"He could be kind, be horrible, be generous, be mean, be funny, be grumpy, be childish, be old. But mainly he just loved to work. He really was a fascinating man. He enjoyed thinking he could manipulate me, but I could see through him and just laughed at his shenanigans".
Image: Freud’s Sleeping by the Lion Carpet on show as part of All Too Human at Tate Britain, bbc.com
ArtDependence (AD): Can you tell me a bit about your friendship with Leigh Bowery and how he introduced you to Lucian Freud?
Susan Tilley (ST): I met Leigh in a nightclub in the early 80’s. I was immediately attracted to his cheeky face and chatty manner. We soon discovered that we came from similar backgrounds; very regular religious parents who liked to take us to museums and places of interest. But we both loved drinking, going out, and being mischievous.
We soon became very good friends, trawling the clubs of London and spending hours on the phone chatting to each other.
Leigh started modelling for Lucian and decided I should too, so he put the idea into Lucian’s head. Lucian arranged a lunch for a group of people at the River Café to which I was invited. I could feel his eyes on me all the time, except when he was telling a raucous joke about a masturbating whale. I must have passed the test as he then asked me to sit for him.
Freud’s Sleeping by the Lion Carpet on show as part of All Too Human at Tate Britain
AD: How was it posing for Lucian Freud, and did you build up a personal relationship with him?
ST: To be honest it was just like going to work. Once I had gotten over the first hurdle of taking my clothes off, each day followed more or less the same pattern. I would climb up three flights of stairs to his studio, we would have a chat, he’d give me something delicious to eat and then we’d start work. The first session could last up to 90 minutes until I had a break, but after that I would get more regular breaks as the phone rang or deliverymen came to the flat. He would either cook lunch or take me to a fancy restaurant and then we’d carry on for a couple more hours.
We used to chat while we were working. Sometimes he’d make me laugh so much I almost fell off the sofa. As I spent so much time with him we obviously had some sort of relationship, but it was very much work based. I didn’t ever go out with him when we weren’t working and he rarely phoned me for a chat. That was to be expected as he spent most of his time working, and when I wasn’t in his studio there were other models to be entertained and worked with.
Sue Tilley: Benefits Supervisor Sleeping, 1995 by Lucian Freud. Photograph: Courtesy: Lucian Freud Archive Courtesy: Lucian Freud Archive /Public Domain
AD: He painted four portraits of you. Do you have a personal favourite?
ST: I can put them into order of preference:
AD: How does it feel being a model for one of the most important contemporary artists, and the fact that the paintings of you are internationally recognised. What does it do to a person? Can you describe it?

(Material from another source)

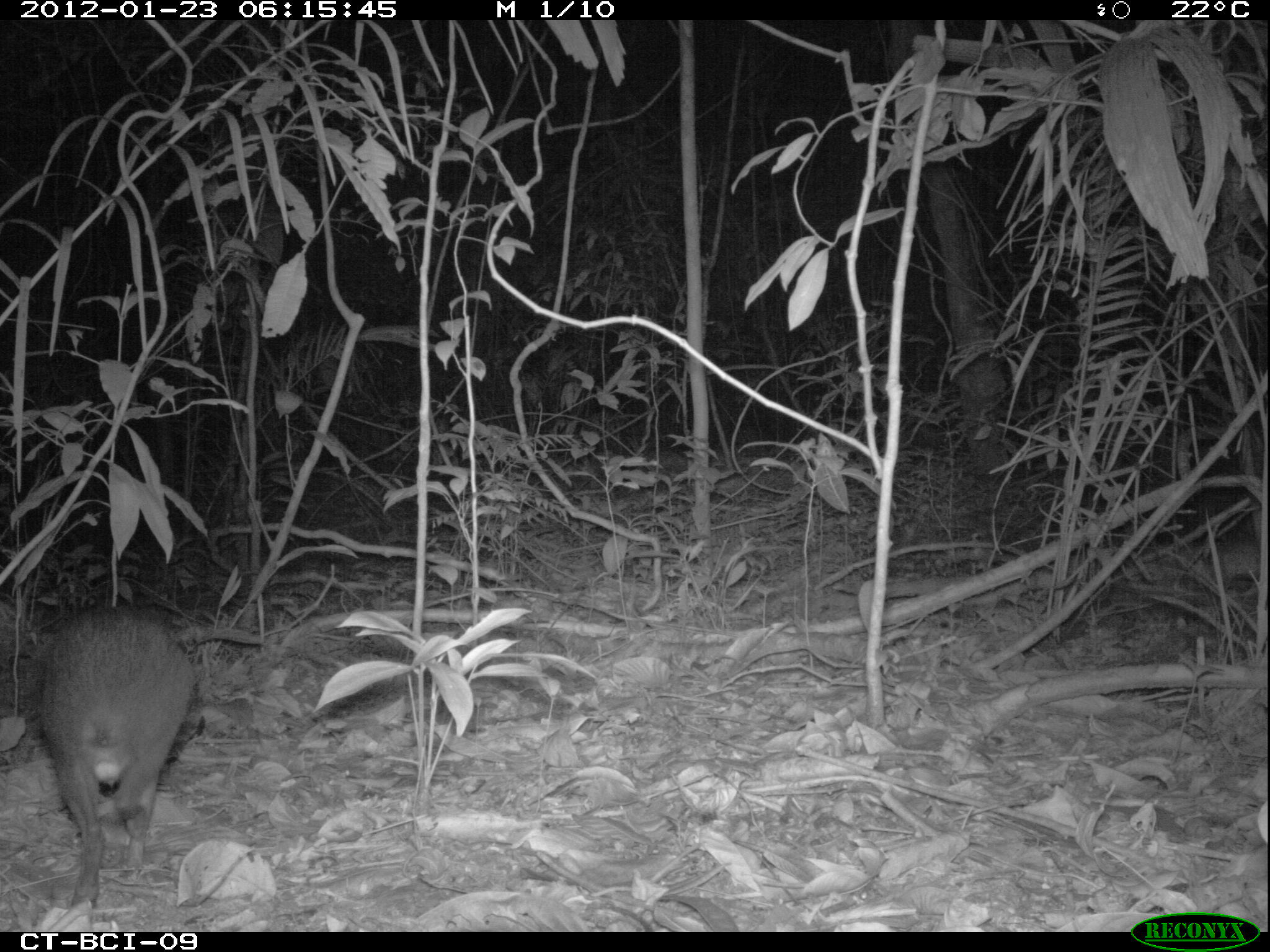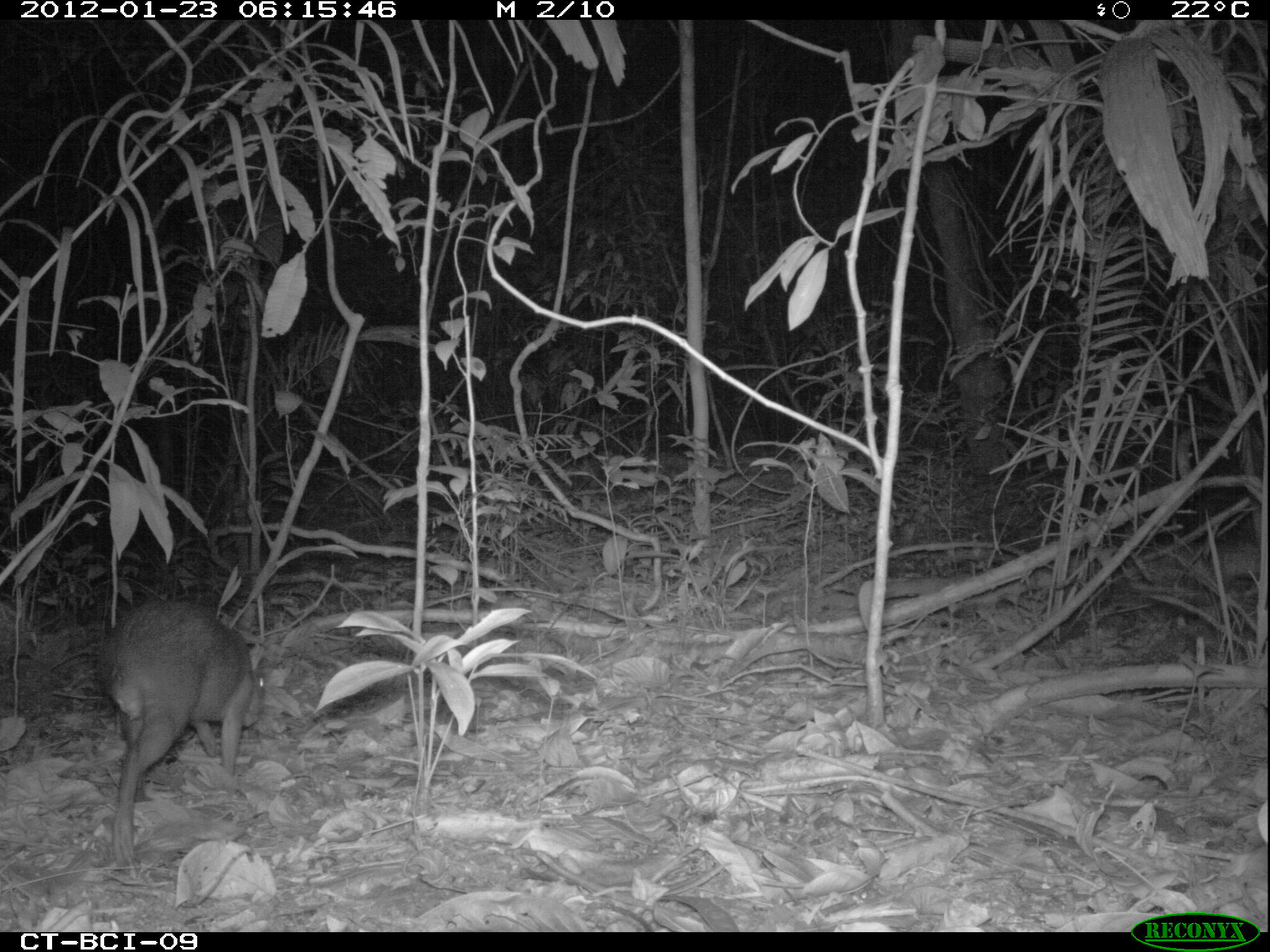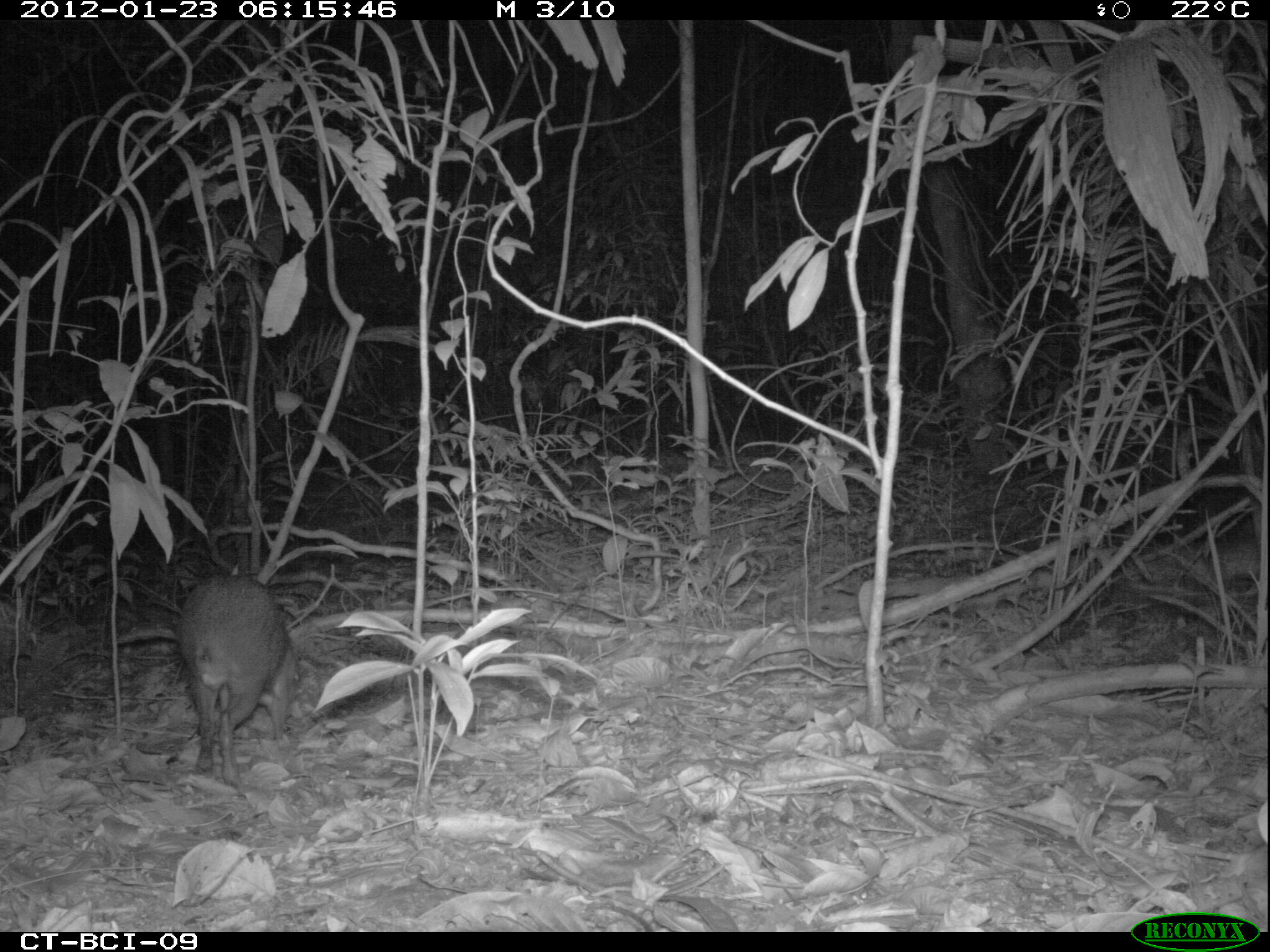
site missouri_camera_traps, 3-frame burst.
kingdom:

ST: I have lived a strange kind of life; working in the Jobcentre by day and going to amazing parties and mixing with fabulously creative people at night and on the weekends. When Benefit Supervisor Resting sold for the record-breaking sum, the press tried to make out that I was a poor simple girl from the Jobcentre plucked from obscurity, but this was far from the truth. As exciting as my life was, it’s become even more so since the sale of the painting. I am often asked to contribute to magazines, give talks and even appear on television.
When I retired from the Jobcentre I decided to pursue my original passion of painting, and soon got given a big show. I’m sure that wouldn’t have happened if it hadn’t been for my connection to Lucian Freud. I was also asked to design some images to be used in a big Fendi menswear collection, which was a great opportunity.

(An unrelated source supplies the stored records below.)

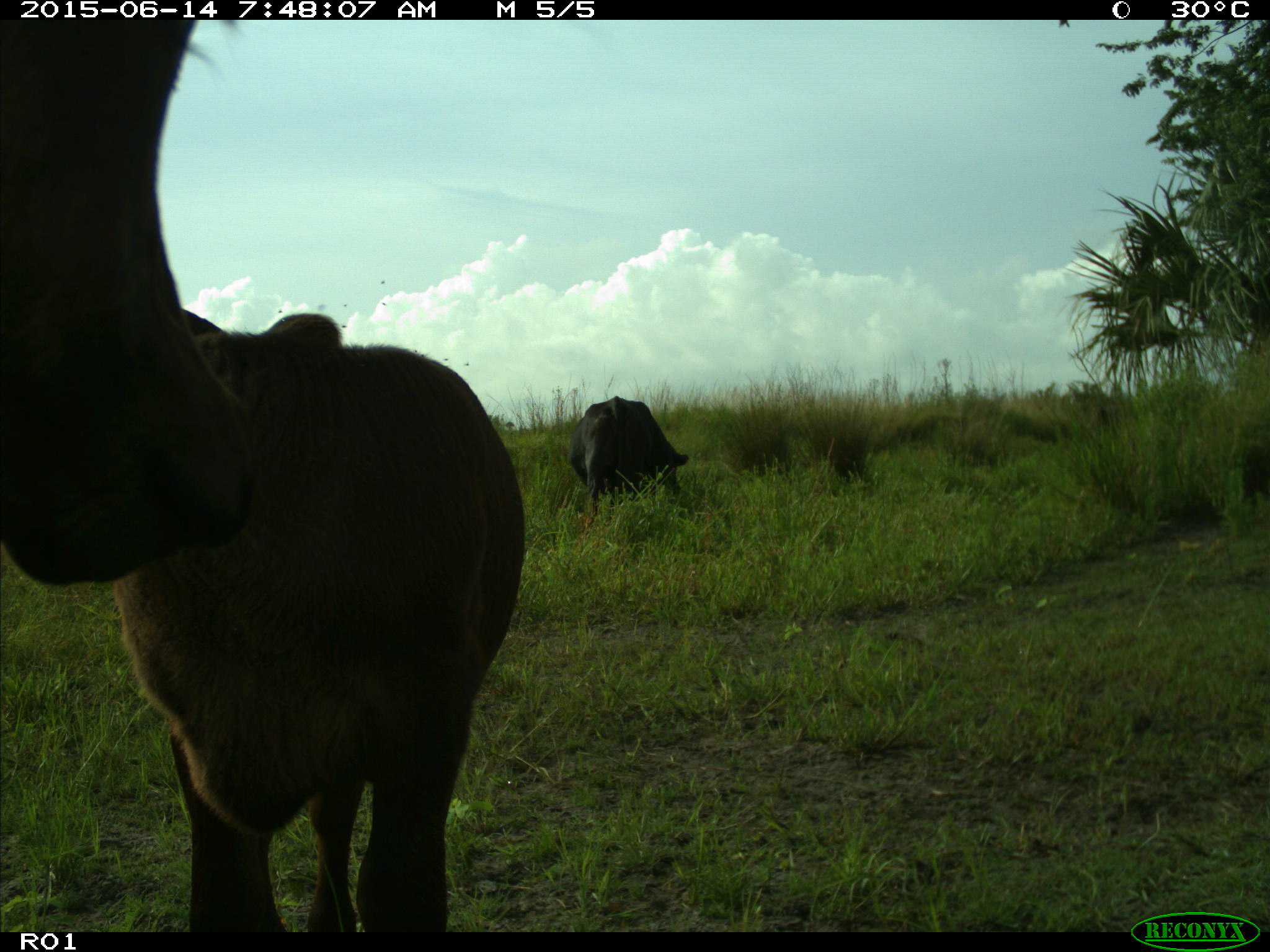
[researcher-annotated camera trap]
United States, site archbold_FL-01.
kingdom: Animalia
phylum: Chordata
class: Mammalia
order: Artiodactyla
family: Bovidae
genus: Bos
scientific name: Bos taurus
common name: domestic cow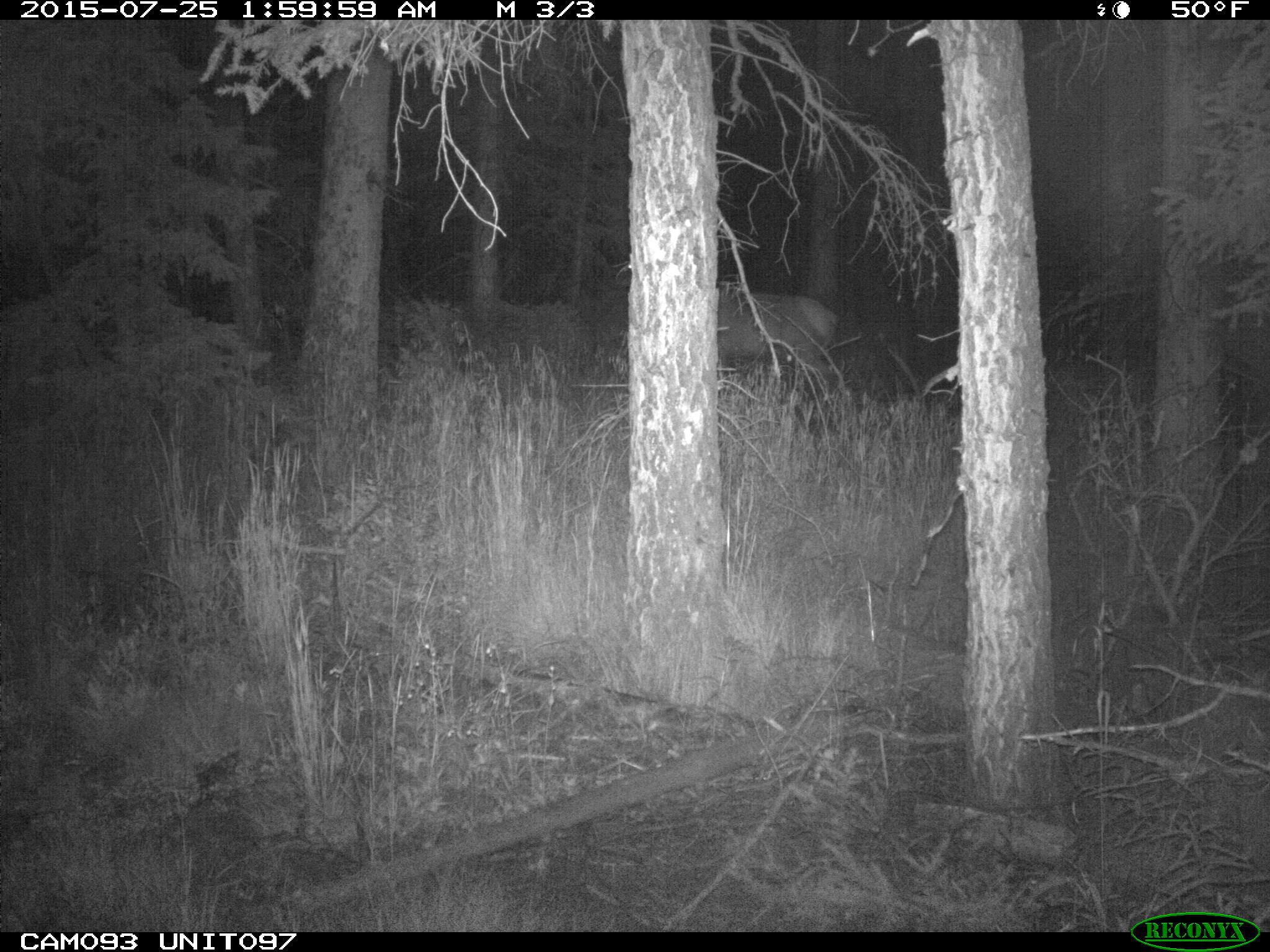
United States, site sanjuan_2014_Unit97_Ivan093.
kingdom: Animalia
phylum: Chordata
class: Mammalia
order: Artiodactyla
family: Cervidae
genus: Cervus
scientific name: Cervus elaphus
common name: red deer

I am a very down to earth kind of person, so I take it all in my stride. I recently moved away from London to the seaside and I thought all these opportunities would dry up, but in actual fact they seem to have grown. I think that people enjoy coming to St. Leonards to interview me. Even my new flat, that I took great pleasure in decorating and furnishing, was recently featured in the Observer magazine.
AD: How do you reflect on this period?
ST: The time I was sitting for Lucian was actually quite boring as I was mostly working and so couldn’t go out much. When I wasn’t at the jobcentre I had to go to Lucian’s, and the starts were very early. I wish I had taken more notice of what I was doing and kept a diary so that I could remember it all better. A few years ago an unfinished painting of me was shown at The Royal Academy and I can’t even remember him painting it.

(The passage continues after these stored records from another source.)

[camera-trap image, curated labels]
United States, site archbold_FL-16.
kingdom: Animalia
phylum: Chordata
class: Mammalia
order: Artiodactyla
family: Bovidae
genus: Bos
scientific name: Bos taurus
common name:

AD: Did you pose for other artists?
ST: Sam Taylor Johnson used me in some giant photos that were part of her Turner Prize exhibition and I’ve done a lot of work with the French artist Jacques Bosser. I’m also sometimes asked to model for art classes along with answering questions about Lucian which I enjoy. I often found versions of Lucian’s paintings on Instagram that other artists have done. I like that my image is all over the world.
AD: What was Freud like as a person?
ST: This is a very difficult question to ask as he had a many faceted personality. He could be kind, be horrible, be generous, be mean, be funny, be grumpy, be childish, be old. But mainly he just loved to work. He really was a fascinating man. He enjoyed thinking he could manipulate me, but I could see through him and just laughed at his shenanigans.